Some readers undoubtedly have given Lucas's critique the interpretation
outlined above. Sargent's paper is one example. Under this
interpretation, equation \eqref{eq:naive} is interpreted as general enough to
correspond to any statistical model relating endogenous variables $y$ to
lagged endogenous variables, policy variables $x$, some parameters $\beta$, and
random disturbances $\eta$. The claim is that any use of such a model to make
policy will have to change the model, making the model invalid. This
leads to skepticism toward all use of data in forming policy, since there
is no way to do so without using a model in the general form \eqref{eq:naive}.
Concentration on choice of the parameters of a policy rule is of no help,
since there is no logical distinction between such ``parameters" and
"policy variables". Thus on this interpretation, if one takes the
rational expectations critique of standard econometric policy evaluation
seriously it applies with equal force to the rational expectations
program for ``correct" econometric evaluation of policy.
As we will see in the next section through an example, the argument in
this form is simply incorrect. It is possible for an optimizing,
benevolent, immortal policy maker to make policy every period forever by
choosing among conditional projections from a statistical model while the
model remains accurate.
However, this version of the argument distorts the original. When Lucas
writes down \eqref{eq:naive} in section 6 of his paper, he introduces it as a
``structure" of the form \eqref{eq:naive}. By this he probably means to imply that $F$
is not some general statistical model, but the kind of entity he
described in more detail when using \eqref{eq:naive} earlier in the paper. There he
requires that ``the function $F$ and the parameter vector $\beta$ are derived from
decision rules (demand and supply functions) of agents in the economy,
and these decisions are, theoretically, optimal given the situation in
which each agent is placed." Furthermore, in the examples Lucas
considers there is in every case one or more functions contained in the
model which represent or are directly affected by agents'
expectation-formation rules.
The lesson of rational expectations is that when we use a model in whose
functional form is embedded agents' expectational rules, we are likely to
make errors even in forecasting if we insist that those expectational
rules are fixed through time, and that we will make even more serious
errors in policy evaluation if we pretend that those rules will remain
fixed despite changes in policy which make them clearly suboptimal. The
difference between \eqref{eq:naive} and the system \eqref{eq:rule}-\eqref{eq:response}
as frameworks for policy
analysis is not the superficial one that in the latter we think of
ourselves as choosing a ``fixed parameter" $\gamma$ while in the former we are
choosing ``arbitrary" values of policy ``variables" $x$. The difference is
that in \eqref{eq:naive} the parameters $\beta$ in fact depend on the hidden policy variable
$\gamma$. If we try to use \eqref{eq:naive} to guess the effects of various $x$
paths which
are in fact accompanied by changes in $\beta$, we will make errors. The
advantage of \eqref{eq:rule}-\eqref{eq:response}, or the equivalent model
\eqref{eq:eight}, is that either of them
takes proper account of the effect of $\gamma$ on $\beta$.

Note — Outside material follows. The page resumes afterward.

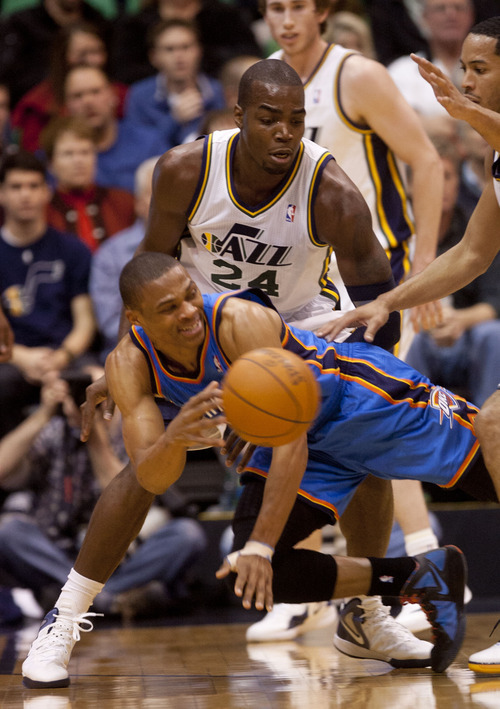 Trent Nelson  |  The Salt Lake Tribune Oklahoma City Thunder guard Russell Westbrook (0) passes the ball out of the double team by Utah Jazz forward Paul Millsap (24) and guard Devin Harris (5) as the Utah Jazz host the Oklahoma City Thunder, NBA basketball at EnergySolutions Arena Friday, February 10, 2012 in Salt Lake City, Utah.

Thus we should not necessarily expect a different mathematical form or a
different probabilistic treatment of policy variables for models which
take proper account of rational expectations. It is even in principle
possible that such models could have $F^{**}$ functions which turned out to
be a set of linear stochastic difference equations, with the
corresponding mistaken $F$ function being of complicated nonlinear form.

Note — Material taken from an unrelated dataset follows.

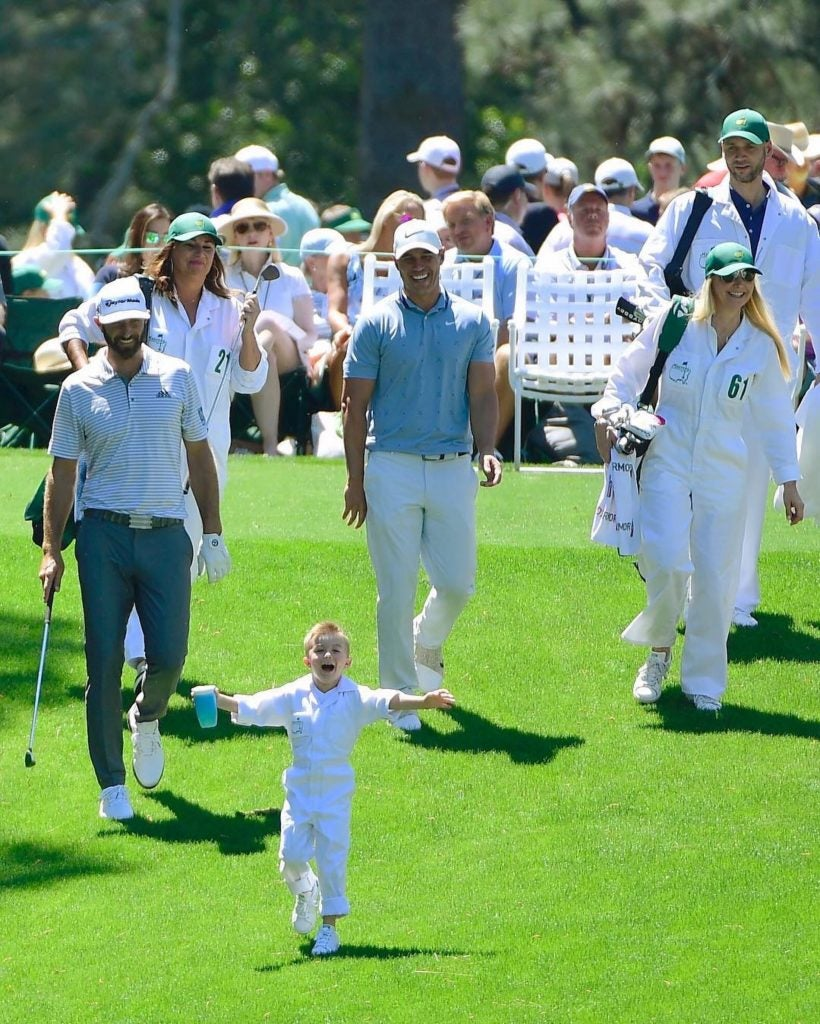 Dustin Johnson and Brooks Koepka come down the fairway together following a kid.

Most important, the problems of identification for rational expectations
models are not fundamentally different from those for what used to be
standard models. In the happy circumstance where the historically
observed data contains exogenous variation in policy along the lines we
are currently contemplating, we can estimate the effects of our policy
choices by reduced form modeling. We can estimate regressions of current
data on current and past policy variables and correctly use the results
to project the likely effects of our policy choices. To do this we need
not separate the effects of policy occurring directly from those occurring
indirectly through modifications in expectation-formation rules of the
public. It is exactly this point which is so neatly laid out by CLR.
This is not to deny that identification is a hard problem.

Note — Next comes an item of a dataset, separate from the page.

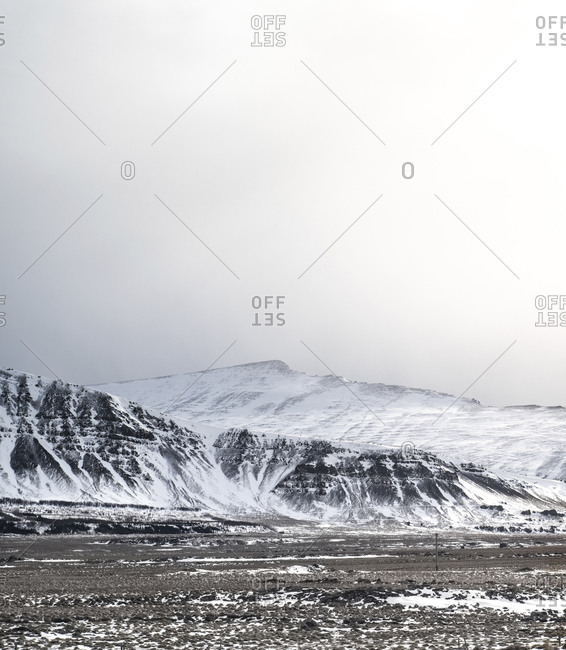 Scenic view of snowcapped mountains against sky during foggy weather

Identification for purposes of policy evaluation is roughly the same hard
problem whether or not we take account of rational expectations.
Historical data on policy variables will usually reflect some systematic
pattern of response of policy to disturbances originating elsewhere in
the economy. Therefore conditional distributions of other variables
given policy variables do not necessarily correspond to conditional
distributions of those variables given autonomously induced changes in
policy variables.
\section{Optimal Policy Using Conditional Projections}
If policy is made optimally, it is always reacting correctly to all
available information about the state of the economy. Presumably then it
does not display capricious or arbitrary variation. This suggests that
it should contain no autonomous randomness, so that policy variables
should be exact functions of past data. In this case, there would be no
way to separate the effects of policy variables from the effects of the
variables policy depends on, except by use of strong auxiliary
assumptions. On the other hand, if policy is made sub-optimally, it might
contain a lot of capricious variation; we might then easily obtain
estimates of the effect of this variation. Yet if policy makers use
our estimates to improve policy, the amount of autonomous variation in
policy will shrink, the probability structure of the economy is likely to
change, and our estimates may quickly become obsolete.
Is there any way that policy could both be chosen optimally, on the basis
of a correct model, and at the same time contain enough autonomous
variation to allow accurate estimation of the effects of deliberately
induced variations in policy?
It is not hard to see that the answer must be yes. All that is required
is the existence of some source of variation in policy choice which, as
far as the public is concerned, is indistinguishable from an error or a
capricious shift in policy choice. One obvious possibility arises when
we recognize that macroeconomic policy is in fact set through a political
process, in which groups with varying knowledge and objectives contest to
influence policy. The public does not know the identity, the objectives
or the relative political strength of these groups with certainty. Hence
actual policy always contains an unpredictable element from this source.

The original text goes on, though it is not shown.